WHAT TO DO -
What is needed is an exact repeat of the lines from the line containing "Among the things" through the final line of the entries below, and nothing else.
====== SUPPLIED RECORDS
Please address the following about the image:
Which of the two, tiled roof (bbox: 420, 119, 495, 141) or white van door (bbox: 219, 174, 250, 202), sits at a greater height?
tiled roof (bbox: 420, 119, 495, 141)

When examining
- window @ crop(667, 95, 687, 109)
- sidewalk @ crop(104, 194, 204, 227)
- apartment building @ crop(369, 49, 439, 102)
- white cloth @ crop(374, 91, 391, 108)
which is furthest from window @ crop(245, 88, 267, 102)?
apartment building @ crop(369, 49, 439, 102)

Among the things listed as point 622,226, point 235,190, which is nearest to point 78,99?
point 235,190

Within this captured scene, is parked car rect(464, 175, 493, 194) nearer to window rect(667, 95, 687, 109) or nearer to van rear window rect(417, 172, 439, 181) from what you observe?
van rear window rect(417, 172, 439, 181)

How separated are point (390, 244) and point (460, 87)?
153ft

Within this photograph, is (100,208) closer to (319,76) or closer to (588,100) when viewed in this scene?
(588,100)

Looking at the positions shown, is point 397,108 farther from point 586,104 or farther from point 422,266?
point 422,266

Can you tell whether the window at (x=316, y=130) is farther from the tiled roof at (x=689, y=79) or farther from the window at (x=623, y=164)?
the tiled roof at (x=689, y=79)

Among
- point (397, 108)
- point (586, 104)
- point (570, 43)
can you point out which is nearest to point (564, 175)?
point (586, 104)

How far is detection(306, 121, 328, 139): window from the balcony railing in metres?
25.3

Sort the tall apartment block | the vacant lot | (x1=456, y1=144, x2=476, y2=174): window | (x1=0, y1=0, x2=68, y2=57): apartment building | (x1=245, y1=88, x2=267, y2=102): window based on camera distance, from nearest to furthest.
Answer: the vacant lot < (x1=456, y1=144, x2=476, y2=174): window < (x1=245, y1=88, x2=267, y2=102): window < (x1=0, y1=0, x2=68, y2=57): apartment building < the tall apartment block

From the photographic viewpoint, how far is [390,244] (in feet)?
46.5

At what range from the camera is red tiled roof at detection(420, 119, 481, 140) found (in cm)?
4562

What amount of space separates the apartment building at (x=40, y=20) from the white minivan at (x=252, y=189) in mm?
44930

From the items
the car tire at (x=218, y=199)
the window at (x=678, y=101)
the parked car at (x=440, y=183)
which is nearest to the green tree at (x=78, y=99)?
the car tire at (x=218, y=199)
============
ANSWER TO THIS PROBLEM -
Among the things listed as point 622,226, point 235,190, which is nearest to point 78,99?
point 235,190

Within this captured scene, is parked car rect(464, 175, 493, 194) nearer to window rect(667, 95, 687, 109) or nearer to van rear window rect(417, 172, 439, 181) from what you observe?
van rear window rect(417, 172, 439, 181)

How separated are point (390, 244) and point (460, 87)?
153ft

Within this photograph, is (100,208) closer to (319,76) or closer to (588,100) when viewed in this scene?
(588,100)

Looking at the positions shown, is point 397,108 farther from point 586,104 or farther from point 422,266?
point 422,266

Can you tell whether the window at (x=316, y=130) is farther from the tiled roof at (x=689, y=79) or farther from the window at (x=623, y=164)?
the tiled roof at (x=689, y=79)

Among
- point (397, 108)
- point (586, 104)
- point (570, 43)
can you point out which is nearest to point (564, 175)?
point (586, 104)

How far is detection(306, 121, 328, 139): window from the balcony railing in metres?
25.3

Sort the tall apartment block | the vacant lot | (x1=456, y1=144, x2=476, y2=174): window | (x1=0, y1=0, x2=68, y2=57): apartment building | (x1=245, y1=88, x2=267, y2=102): window based on camera distance, from nearest to furthest.
Answer: the vacant lot < (x1=456, y1=144, x2=476, y2=174): window < (x1=245, y1=88, x2=267, y2=102): window < (x1=0, y1=0, x2=68, y2=57): apartment building < the tall apartment block

From the photographic viewpoint, how far is [390,244] (in feet)?
46.5

At what range from the camera is red tiled roof at detection(420, 119, 481, 140) found (in cm)?
4562

What amount of space separates the apartment building at (x=40, y=20) from the white minivan at (x=252, y=189) in mm?
44930

From the items
the car tire at (x=218, y=199)
the window at (x=678, y=101)
the parked car at (x=440, y=183)
which is nearest to the green tree at (x=78, y=99)?
the car tire at (x=218, y=199)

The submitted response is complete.